Rewrite every one of these records, swapping each "butterfly decal" for "wall sticker" and leaving all else untouched. Do not include the pictures in your answer.

* start Available data *

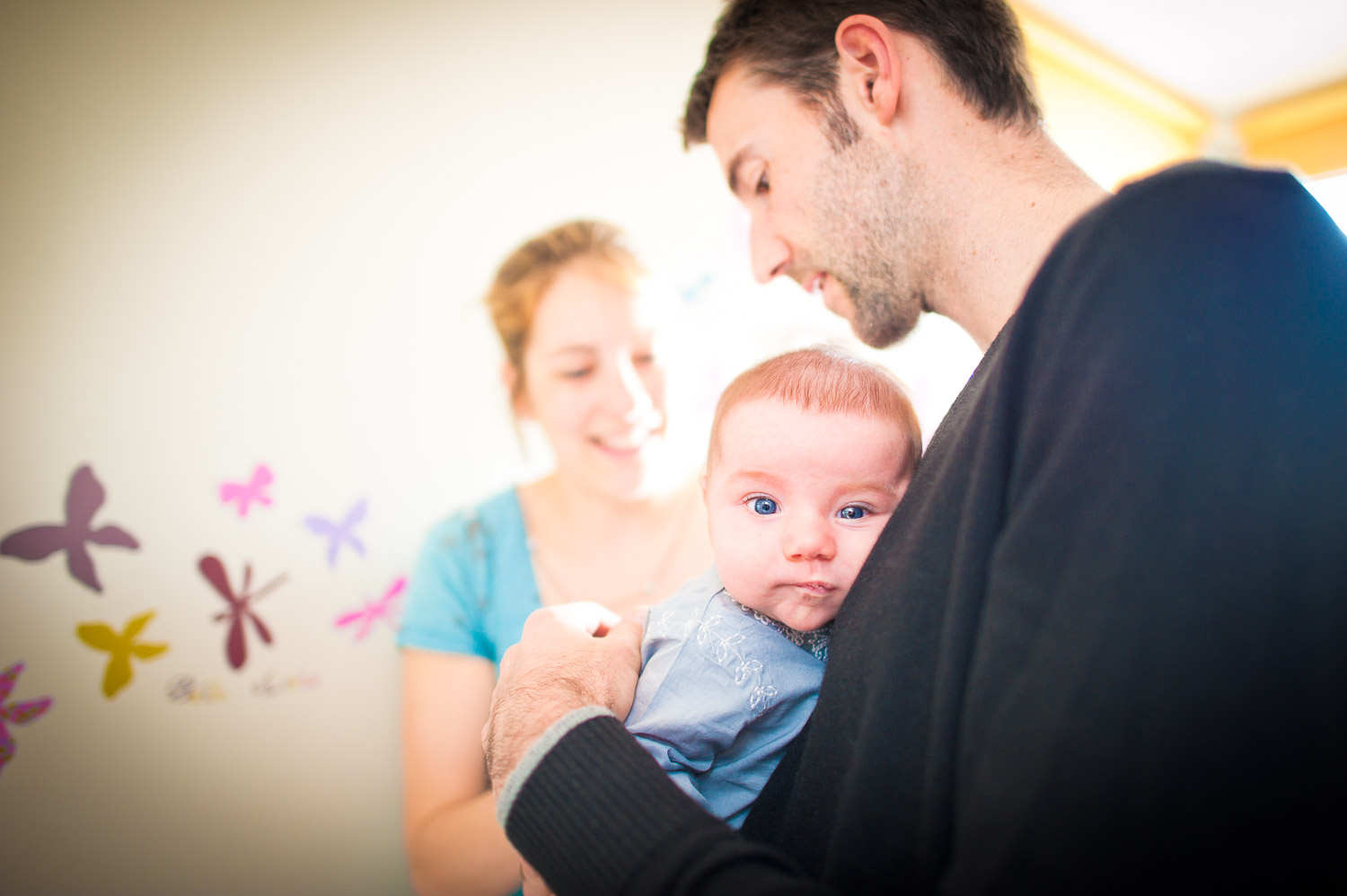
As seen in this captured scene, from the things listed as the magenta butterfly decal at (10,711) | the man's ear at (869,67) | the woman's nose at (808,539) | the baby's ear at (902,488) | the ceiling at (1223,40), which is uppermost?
the ceiling at (1223,40)

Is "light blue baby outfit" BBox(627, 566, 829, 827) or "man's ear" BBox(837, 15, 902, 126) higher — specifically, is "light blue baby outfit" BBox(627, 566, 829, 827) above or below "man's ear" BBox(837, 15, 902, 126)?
below

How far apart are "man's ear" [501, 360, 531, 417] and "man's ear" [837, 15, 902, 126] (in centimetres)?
105

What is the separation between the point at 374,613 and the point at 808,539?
1254 millimetres

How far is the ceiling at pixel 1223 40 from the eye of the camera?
2.50 meters

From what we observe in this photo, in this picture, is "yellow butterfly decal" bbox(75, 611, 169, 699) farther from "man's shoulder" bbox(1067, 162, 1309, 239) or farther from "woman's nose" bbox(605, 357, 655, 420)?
"man's shoulder" bbox(1067, 162, 1309, 239)

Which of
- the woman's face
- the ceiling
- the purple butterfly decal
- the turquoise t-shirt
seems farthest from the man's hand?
the ceiling

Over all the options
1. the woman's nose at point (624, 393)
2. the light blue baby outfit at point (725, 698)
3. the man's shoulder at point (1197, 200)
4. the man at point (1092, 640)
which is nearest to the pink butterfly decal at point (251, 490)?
the woman's nose at point (624, 393)

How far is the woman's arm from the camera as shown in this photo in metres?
1.21

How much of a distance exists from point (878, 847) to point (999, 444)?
40cm

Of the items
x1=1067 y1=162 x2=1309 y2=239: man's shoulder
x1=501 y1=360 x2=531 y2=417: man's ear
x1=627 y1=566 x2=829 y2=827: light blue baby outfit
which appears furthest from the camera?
x1=501 y1=360 x2=531 y2=417: man's ear

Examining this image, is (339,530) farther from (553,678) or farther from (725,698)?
(725,698)

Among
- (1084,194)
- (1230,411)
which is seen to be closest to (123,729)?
(1230,411)

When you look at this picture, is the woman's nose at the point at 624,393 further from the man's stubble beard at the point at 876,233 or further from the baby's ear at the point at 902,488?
the baby's ear at the point at 902,488

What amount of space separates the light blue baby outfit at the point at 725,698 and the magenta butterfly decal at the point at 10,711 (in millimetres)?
1227
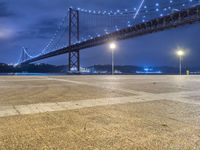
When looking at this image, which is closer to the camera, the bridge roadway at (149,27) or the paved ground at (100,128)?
the paved ground at (100,128)

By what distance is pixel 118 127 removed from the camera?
13.4 ft

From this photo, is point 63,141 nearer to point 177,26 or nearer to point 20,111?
point 20,111

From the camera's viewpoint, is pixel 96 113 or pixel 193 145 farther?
pixel 96 113

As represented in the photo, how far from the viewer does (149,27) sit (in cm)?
4397

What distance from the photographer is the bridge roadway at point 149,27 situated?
38875mm

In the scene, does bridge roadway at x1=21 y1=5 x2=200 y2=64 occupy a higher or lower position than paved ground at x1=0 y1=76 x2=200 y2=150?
higher

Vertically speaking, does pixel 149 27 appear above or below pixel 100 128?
above

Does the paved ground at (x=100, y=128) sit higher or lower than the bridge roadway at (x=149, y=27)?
lower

* end Available data *

→ Full response
As seen in this captured scene, from the things listed as the magenta wall sticker at (10,711) | the man's ear at (869,67) | the woman's nose at (808,539) | the baby's ear at (902,488) | the ceiling at (1223,40), which is uppermost?
the ceiling at (1223,40)

Is "light blue baby outfit" BBox(627, 566, 829, 827) or "man's ear" BBox(837, 15, 902, 126) higher — specifically, is "light blue baby outfit" BBox(627, 566, 829, 827) above or below "man's ear" BBox(837, 15, 902, 126)?
below

How far apart are "man's ear" [501, 360, 531, 417] and "man's ear" [837, 15, 902, 126] (in centimetres)?
105

What is the separation between the point at 374,613 and the point at 808,539?
1254 millimetres

How far is the ceiling at pixel 1223 40 from the eye of the camera?
2.50 meters

From what we observe in this photo, in this picture, is "yellow wall sticker" bbox(75, 611, 169, 699) farther from "man's shoulder" bbox(1067, 162, 1309, 239) or farther from "woman's nose" bbox(605, 357, 655, 420)?
"man's shoulder" bbox(1067, 162, 1309, 239)

Which of
- the woman's face
- the ceiling
- the purple wall sticker
- the turquoise t-shirt
seems farthest from the man's hand?
the ceiling

Over all the options
1. the woman's nose at point (624, 393)
2. the light blue baby outfit at point (725, 698)
3. the man's shoulder at point (1197, 200)
4. the man at point (1092, 640)
which is nearest to the pink wall sticker at point (251, 490)?
the woman's nose at point (624, 393)

How far is the woman's arm from the camera as shown in this photo in metres?
1.21

How much of a distance exists from point (878, 847) to point (999, 444)?
40cm

Of the items
x1=1067 y1=162 x2=1309 y2=239: man's shoulder
x1=501 y1=360 x2=531 y2=417: man's ear
x1=627 y1=566 x2=829 y2=827: light blue baby outfit
which appears furthest from the camera?
x1=501 y1=360 x2=531 y2=417: man's ear

Examining this image, is (339,530) farther from (553,678) or farther from (725,698)?
(725,698)

Among
- (1084,194)
- (1230,411)
which is seen to be closest to (123,729)?
(1230,411)

When you look at this picture, is the woman's nose at the point at 624,393 further from the man's stubble beard at the point at 876,233 or further from the baby's ear at the point at 902,488?
the baby's ear at the point at 902,488

What amount of space separates the light blue baby outfit at the point at 725,698 and the magenta wall sticker at the point at 10,711 (in millimetres)?
1227
When looking at this image, which is closer to the camera, the bridge roadway at (149,27) or the paved ground at (100,128)?
the paved ground at (100,128)

By what distance is pixel 118 127 removed from the camera?
13.4 ft

From this photo, is point 63,141 nearer to point 177,26 or nearer to point 20,111?
point 20,111

From the camera's viewpoint, is pixel 96 113 or pixel 193 145 farther?
pixel 96 113

As represented in the photo, how far from the viewer does (149,27) sit (in cm)?
4397

What distance from the photographer is the bridge roadway at point 149,27 situated?
38875mm

In the scene, does bridge roadway at x1=21 y1=5 x2=200 y2=64 occupy a higher or lower position than paved ground at x1=0 y1=76 x2=200 y2=150?
higher

Vertically speaking, does pixel 149 27 appear above or below pixel 100 128?
above

Does the paved ground at (x=100, y=128) sit higher or lower than the bridge roadway at (x=149, y=27)?
lower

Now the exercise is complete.